The meaning of differentiation of $x$ with respect to $y$ The physical meaning of the differentiation of $x$ with respect to $y$ is the rate of change of $x$ with respect to $y$. But, I am finding it difficult in understanding the geometrical interpretation of the expression $\dfrac{\mathrm{d}x}{\mathrm{d}y}$. On a given curve on any given points, what does the expression actually tells us?
I currently know that differentiating the equation of a curve gives the tangent of that curve. But how can we understand that tangent line in terms of $y$ and $x$?
 A: 
Meaning of differentiation of x with respect to y?

I'm assuming you actually mean "$x$ wrt $y$". Differentiating $x$ wrt $y$ means:

*

*We implicitly refer to a differentiable function $g$ such that $x = g(y)$.

*If $g$ is a bijection then it is the inverse function of another function $f$ defined as $y = f(x)$ and $(g \circ f) (x) = x$. The inverse function is also denoted $f^{-1}$. If $g$ is differentiable but is not a bijection, then we first split it into bijections and differentiate the parts.

From properties of inverse functions we know:

*

*Their curves on a Cartesian representation are mirrored around the diagonal $y=x$. That's because for any $x$, when $f$ matches a value $y$ to $x$, then $f^{-1}$ matches the same $x$ to the same $y$.

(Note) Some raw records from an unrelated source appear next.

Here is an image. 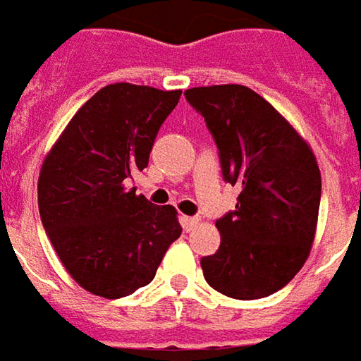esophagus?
<instances>
[{
  "instance_id": "1",
  "label": "esophagus",
  "mask_w": 361,
  "mask_h": 361,
  "mask_svg": "<svg viewBox=\"0 0 361 361\" xmlns=\"http://www.w3.org/2000/svg\"><path fill=\"white\" fill-rule=\"evenodd\" d=\"M180 224H183V228L186 232H190L200 224V219H197V216H180Z\"/></svg>"
}]
</instances>
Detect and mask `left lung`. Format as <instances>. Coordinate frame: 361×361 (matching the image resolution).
<instances>
[{"label":"left lung","instance_id":"obj_1","mask_svg":"<svg viewBox=\"0 0 361 361\" xmlns=\"http://www.w3.org/2000/svg\"><path fill=\"white\" fill-rule=\"evenodd\" d=\"M219 147L222 176L240 186L236 209L216 220L220 248L200 260L216 292L258 300L284 288L308 260L322 176L310 145L244 85L186 89Z\"/></svg>","mask_w":361,"mask_h":361}]
</instances>
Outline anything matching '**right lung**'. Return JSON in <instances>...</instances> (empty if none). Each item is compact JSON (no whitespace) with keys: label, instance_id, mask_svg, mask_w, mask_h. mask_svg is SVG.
Listing matches in <instances>:
<instances>
[{"label":"right lung","instance_id":"obj_1","mask_svg":"<svg viewBox=\"0 0 361 361\" xmlns=\"http://www.w3.org/2000/svg\"><path fill=\"white\" fill-rule=\"evenodd\" d=\"M180 89L115 83L79 109L41 164L43 228L65 270L87 292L115 300L151 282L180 236L176 209L125 188L149 164L154 137Z\"/></svg>","mask_w":361,"mask_h":361}]
</instances>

*Their derivatives are also mirrored and inverse of each other ($dx/dy) = 1/(dy/dx)$ ($p$ and $q$ are swapped on the image below). The respective rates of change (or tangent slopes) are completely dependent.

I currently know that differentiating the equation of a curve gives the tangent of that curve. But how can we understand that tangent line in terms of $y$ and $x$?

When differentiating wrt $y$, we work on a function which is the inverse of another function, but the principle is the same, except everything is mirrored with respect to the diagonal. The slope of the tangent is still the derivative at the point considered, this tangent is also mirrored.
You can see the symmetry on this example:

Source: LibreTexts, Derivatives of Inverse Functions
In the image above the derivative is the ratio $q/p$ (or $p/q$ for the inverse function) when $p$ (or $q$ for the inverse function) is infinitely small. $p$ and $q$ are the quantities represented by $dx$ and $dy$ in derivative wording in Leibniz's notation. Leibniz called them differentials, because they are tiny differences in $x$ or $y$ values. This is the origin of differentiation, the process of reducing $p$ and $q$ to tiny increments.
A: Differentiating $x$ with respect to $y$ gives you the gradient of the tangent at the point $\left(x, y(x)\right)$ on the curve $y(x)$. The gradient of the tangent at the point $\left(x, y(x)\right)$ indicates the rate of change of $y(x)$ at that specific point. Because on a curve, the gradient varies, differentiating is basically taking the limit of the $\dfrac{\Delta y}{\Delta x}$ as $\Delta x \to 0$ and hence finding the gradient or rate of change of a function at a specific point on a curve. 
A: Remember $y$ is just a shorthand notation for $y(x)$ as in $y$ is a function that takes a number as an input and outputs a number. Think of $\frac{d}{dx}$ as a function that takes a function as input and outputs a function. Don't forget the definition $ \frac{d}{dx}y(x) = \lim_{h->0} \frac{y(x+h)-y(x)}{h}$. So the outputted function gives us information about how the function acts on points close to $x$.
A: Let f be a differentiable function of x and y = f(x) .
dy/dx is the gradient at a point (x,y).
If f is one to one function you can take x as the subject and write x = g(y) and this can be differentiated with respect to y to obtain dx/dy . This also can be considered as the gradient of the inverse function of f but only after inter changing x and y.